Ужинали в спальне, придвинув стол к кровати, на которой лежал Лютц. После перевязки он чувствовал себя совсем хорошо и категорически запротестовал, когда Генрих и Матини, поужинав, захотели выйти в другую комнату, чтобы дать ему поспать.
— Это будет просто преступлением с вашей стороны! У меня сейчас так на душе, словно я искупил большой грех. А в такие минуты хочется быть среди друзей. Можете молчать, разговаривать, читать, но только не уходите от меня. Мне просто приятно на вас обоих смотреть!
На месте, где раньше была картина, так взволновавшая Генриха, теперь висела большая карта Европы, разукрашенная флажками, обозначавшими линии фронтов. Генрих и Матини подошли к карте с курвиметром, начали измерять расстояние от Сталинграда до Сарн — верховное командование не так давно сообщило, что этот город пришлось оставить.

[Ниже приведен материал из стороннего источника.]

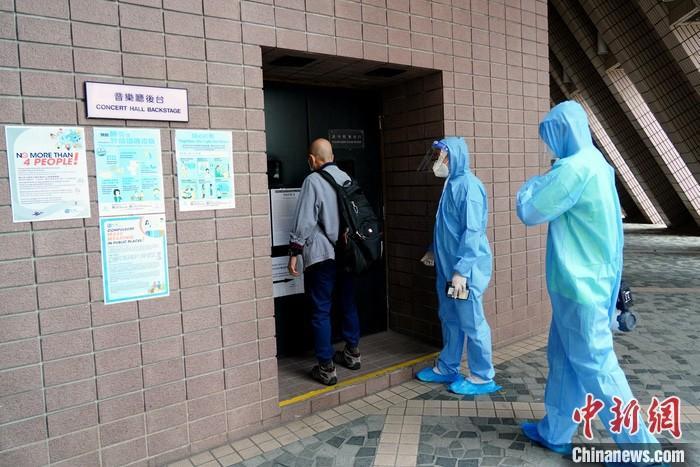 10月14日上午,身穿防护衣的人员进入香港文化中心音乐厅后台进行消毒。香港卫生署卫生防护中心当天公布一宗新冠肺炎初步确诊个案,该宗个案涉及一名35岁男病人,为香港管弦乐团的管乐乐师。病人曾于10月9日及10日晚上在香港文化中心音乐厅参与乐团演出。卫生防护中心建议全面清洁及消毒场地,并暂停开放香港文化中心音乐厅14日。卫生防护中心会向香港文化中心的职员及香港管弦乐团的其他职员派发样本瓶。 中新社记者 张炜 摄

— Что вы там измеряете? — поинтересовался Лютц.
— Погоди! — Генрих подошёл к столику и начал что-то высчитывать. — Чтобы пройти расстояние от Сарн до Волги, нашей армии понадобилось полтора года… Чтобы отступить от Сталинграда до Сарн — меньше года… Итак, мы сокращаем линию фронта куда быстрее, чем в начале войны расширяли её…
— Ты хочешь сказать, Генрих, что мы удираем быстрее, чем…
— Фу, какая терминология! Не удираем, а сокращаем линию фронта, — иронически поправил Генрих, — сокращаем для будущего наступления.